Schools' blanket 'no refund' policy is illegal

In terms of the Consumer Protection Act (CPA), consumers may cancel advance bookings and be refunded what they paid, minus a 'reasonable' cancellation penalty.
In terms of the Consumer Protection Act (CPA), consumers may cancel advance bookings and be refunded what they paid, minus a 'reasonable' cancellation penalty.
Image: PaylessImages

Is it legal for private schools to force prospective parents to pay a hefty deposit or fee to enrol their child, and then refuse to refund a cent of it if they choose not to send the child to the school?

No, it’s not, says Consumer Goods and Services Ombud Magauta Mphahlele.

Such a blanket “no refunds” policy is illegal, thanks to the Consumer Protection Act (CPA).

In terms of the CPA’s Section 17, consumers may cancel advance bookings and be refunded what they paid, minus a “reasonable” cancellation penalty.

But some private schools appear to regard a “reasonable” cancellation penalty as 100% of all deposits or enrolment fees paid by prospective parents.
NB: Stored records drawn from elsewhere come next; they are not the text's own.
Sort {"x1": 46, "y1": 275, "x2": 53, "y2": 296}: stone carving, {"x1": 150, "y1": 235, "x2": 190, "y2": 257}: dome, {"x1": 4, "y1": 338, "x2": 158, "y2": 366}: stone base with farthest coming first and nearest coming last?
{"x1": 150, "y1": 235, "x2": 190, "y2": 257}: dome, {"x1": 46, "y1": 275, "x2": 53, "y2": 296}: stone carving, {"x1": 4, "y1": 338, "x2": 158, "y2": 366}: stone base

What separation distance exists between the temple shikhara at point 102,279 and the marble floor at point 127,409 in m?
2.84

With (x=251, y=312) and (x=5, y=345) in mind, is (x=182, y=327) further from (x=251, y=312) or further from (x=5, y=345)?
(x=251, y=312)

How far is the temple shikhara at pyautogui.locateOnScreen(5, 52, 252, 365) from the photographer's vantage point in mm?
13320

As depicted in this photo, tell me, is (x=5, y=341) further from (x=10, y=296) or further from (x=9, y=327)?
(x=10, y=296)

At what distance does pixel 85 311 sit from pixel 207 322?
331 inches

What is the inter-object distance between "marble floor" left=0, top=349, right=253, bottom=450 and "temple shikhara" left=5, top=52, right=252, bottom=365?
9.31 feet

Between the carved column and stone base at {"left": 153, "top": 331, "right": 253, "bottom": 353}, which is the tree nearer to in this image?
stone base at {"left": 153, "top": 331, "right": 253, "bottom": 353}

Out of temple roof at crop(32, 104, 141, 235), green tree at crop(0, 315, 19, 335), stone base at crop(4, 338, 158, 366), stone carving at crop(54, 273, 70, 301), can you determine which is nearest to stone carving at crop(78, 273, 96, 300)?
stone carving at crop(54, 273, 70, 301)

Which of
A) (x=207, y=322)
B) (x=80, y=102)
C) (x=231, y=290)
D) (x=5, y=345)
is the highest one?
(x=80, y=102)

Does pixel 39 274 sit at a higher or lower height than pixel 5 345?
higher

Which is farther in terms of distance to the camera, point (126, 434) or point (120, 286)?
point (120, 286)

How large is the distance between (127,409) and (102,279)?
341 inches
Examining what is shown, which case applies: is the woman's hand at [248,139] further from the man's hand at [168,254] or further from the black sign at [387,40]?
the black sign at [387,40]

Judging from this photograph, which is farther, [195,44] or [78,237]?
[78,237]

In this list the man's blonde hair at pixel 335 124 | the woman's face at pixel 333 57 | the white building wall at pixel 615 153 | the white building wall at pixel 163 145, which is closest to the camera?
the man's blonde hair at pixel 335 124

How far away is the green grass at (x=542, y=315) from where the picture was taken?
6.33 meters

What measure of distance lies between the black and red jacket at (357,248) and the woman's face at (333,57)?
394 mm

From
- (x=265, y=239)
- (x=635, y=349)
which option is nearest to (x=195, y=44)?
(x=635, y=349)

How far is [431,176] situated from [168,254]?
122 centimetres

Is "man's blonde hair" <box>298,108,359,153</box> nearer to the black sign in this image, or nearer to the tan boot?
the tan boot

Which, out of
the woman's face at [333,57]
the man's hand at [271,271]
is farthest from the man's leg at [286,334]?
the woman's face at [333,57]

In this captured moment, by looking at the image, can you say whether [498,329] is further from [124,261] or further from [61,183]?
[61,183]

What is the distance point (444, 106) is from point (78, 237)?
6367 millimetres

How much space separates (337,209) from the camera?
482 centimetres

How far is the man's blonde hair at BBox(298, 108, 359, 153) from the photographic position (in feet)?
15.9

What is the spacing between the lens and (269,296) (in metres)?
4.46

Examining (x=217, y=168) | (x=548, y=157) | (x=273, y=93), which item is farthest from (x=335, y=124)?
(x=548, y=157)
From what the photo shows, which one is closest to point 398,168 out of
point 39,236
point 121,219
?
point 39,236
In June, Dineke Daniel of Plumstead, Cape Town, applied to enrol her daughter at Curro Century City for Grade 1 next year, and was asked to pay a R5,000 deposit to secure her place. Having reconsidered, given the travelling distance, Daniel e-mailed the school in mid-October to say the child would no longer attend the school.

“I was then told that the deposit was completely non-refundable,” she said.

The school sent her a letter stating: “It is common practice in the independent school environment that an enrolment is secured by the payment of a deposit. “The school’s application for admission indicates that the required deposit is a non-refundable deposit.”

It goes on to say that retaining the entire deposit is a reasonable cancellation fee as the reservation “effectively disqualifies” a potential other pupil from being accepted due to limited space. There were administrative costs involved in “uploading the learner on all the school’s systems” and a cancellation had “financial and other costs” for the school, Curro Century City told Daniel.

Mphahlele said the timing of the cancellation notice given by a parent would influence the extent to which a school would be able to find a replacement pupil.

“If there is a high demand in the context of limited space, one could assume it would not be difficult for a school to find a replacement, depending on when the cancellation took place.”

The CPA requires schools to “act diligently” to find a replacement consumer from the time of receiving the cancellation, she said.

“In this regard the ‘general practice’ of the private school industry would need to be considered.

“For example, it is well known that private schools keep waiting lists which are used to fill up vacancies that occur as a result of cancellations. The school would need to disclose if they have waiting lists and when and how these are applied.”

Companies, private schools included, are required to prove that their cancellation penalty is not unreasonable, the ombud said, such as the actual cost of admitting a new student, the actual or potential loss of income suffered; and the steps they took to find a replacement and any constraints they had.

“That information would assist in determining whether retaining 100% of the deposit is fair as per the requirements of section 17,” Mphahlele said.

Responding, Curro’s marketing and communication head Mari Lategan said that when Daniel cancelled her daughter’s enrolment, the school, relying on the terms and conditions set out in the admission form, told her that the deposit was non-refundable. “The school will never at that point repay any deposit before duly obtaining inputs and authorisation from the finance department at Curro head office,” she said.

Daniel’s matter was subsequently referred to head office “for inputs on the consideration of the possible repayment of the deposit and/or whether a portion of the deposit should be set off as a reasonable charge”, she said.

It was then decided to refund her in full, Lategan said.

“The financial department had not yet communicated this to the school and before that could be done, the school received and escalated TimesLIVE’s e-mail.”

Curro was “totally in agreement” with the Ombud’s views and did not interpret the CPA any differently, she said.

“Curro would always have considered (Daniel’s) request once it was escalated to head office and her deposit would have been refunded irrespective of her approaching TimesLIVE, and/or any other authority.”

She said Curro would review “the necessary protocols” to ensure that its schools “communicate the position better and more accurately to parents in future cases which may well occur”.

 

  • What if a school calls the amount parents are required to pay in advance to secure their child’s place an “enrolment fee” rather than a deposit? Consumer Goods and Services Ombud Magauta Mphahlele said a consumer would still be entitled, in terms of the CPA, to cancel at any time with 20 business days’ notice and the school would still be required to refund, minus a “reasonable” cancellation penalty.